Today District of Columbia Mayor Vincent Gray and Interim Chief Technology Officer (CTO) Rob Mancini announced that the District has released its first comprehensive broadband map of the District of Columbia. The map, developed by the District’s central technology agency, the Office of the Chief Technology Officer (OCTO), can be found online at DC Broadband Map.
OCTO’s broadband map is the District Government’s first data-driven, comprehensive picture of broadband access and resources in the District. Created with Geographic Information Systems (GIS) technology, the map is interactive and allows users to view data associated with certain features of the map.
The new broadband map is funded by an American Recoverhttp://broadbandmap.dc.govy and Reinvestment Act (ARRA) grant from the National Telecommunications and Information Administration (NTIA). As part of its grant obligation, OCTO provided its District broadband map data to NTIA for use in the NTIA’s national broadband map, released February 17, 2011.
The map shows estimated residential broadband adoption rates by Census tract for the entire city. The residential broadband adoption rate is the number of households subscribing to wireline broadband, according to broadband providers’ filings with the Federal Communications Commission, divided by the number of households according to the 2000 Census. The map identifies the types of broadband providers (i.e., wireline or wireless) by location and their methods of transmission (e.g., copper wire versus DSL) and download/upload speeds.
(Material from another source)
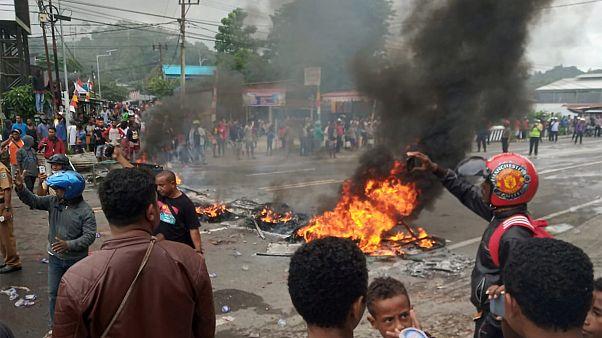 أشخاص يحرقون الإطارات أثناء احتجاج على طريق في مانوكواري ، بابوا الغربية- أرشيف رويترز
The District broadband map reveals a stark digital divide in the District. The average broadband wireline adoption rate for the District as a whole in 2009 was 65.3%. However, areas meeting NTIA’s definition of “underserved” (with broadband adoption rates below 40%) cluster in the less affluent Wards 5, 7 and 8, while adoption rates in more affluent Wards generally fall in the 80%-100% range.
The map also highlights major District broadband resources installed by OCTO. These include the free computers and high-speed Internet access in all of the District’s 25 branch libraries, as well as the over 250 free Wifi hotspots in and around government facilities throughout the city. Both the high-speed Internet in libraries and the free Wifi hotspots are powered by DC-Net, OCTO’s fiber-optic telecommunications platform that supports secure citywide data, voice, video, and wireless services for the DC Government.
“My administration is committed to bridging the digital divide and creating jobs for District residents,” said DC Mayor Gray. “By providing detailed data on both broadband needs and resources in the District, the map takes an important step toward our goal of expanding access to technology citywide, and especially in underserved communities.”
The District broadband map is one of a series of ARRA-funded OCTO initiatives aimed at bridging the digital divide and expand economic opportunity for District residents. Other ARRA-funded OCTO initiatives now under development include: conducting a citywide broadband outreach and awareness campaign; providing free computers, training, and subsidized Internet access for residents of underserved areas; and expanding the District’s DC-Net high-speed fiber network into a public access middle-mile network that anchor institutions and Internet service providers can access to deliver more affordable last-mile service to underserved communities.
“Bridging the digital divide means ensuring that people have access to computers, know how to use them, and have high-speed Internet access - at public venues, at work, and at home,” said Interim CTO Mancini. “With the support of our federal grants, we’re working on all these fronts. Our new broadband map is an important milestone in our work, as well as an important contribution to the national mapping effort.”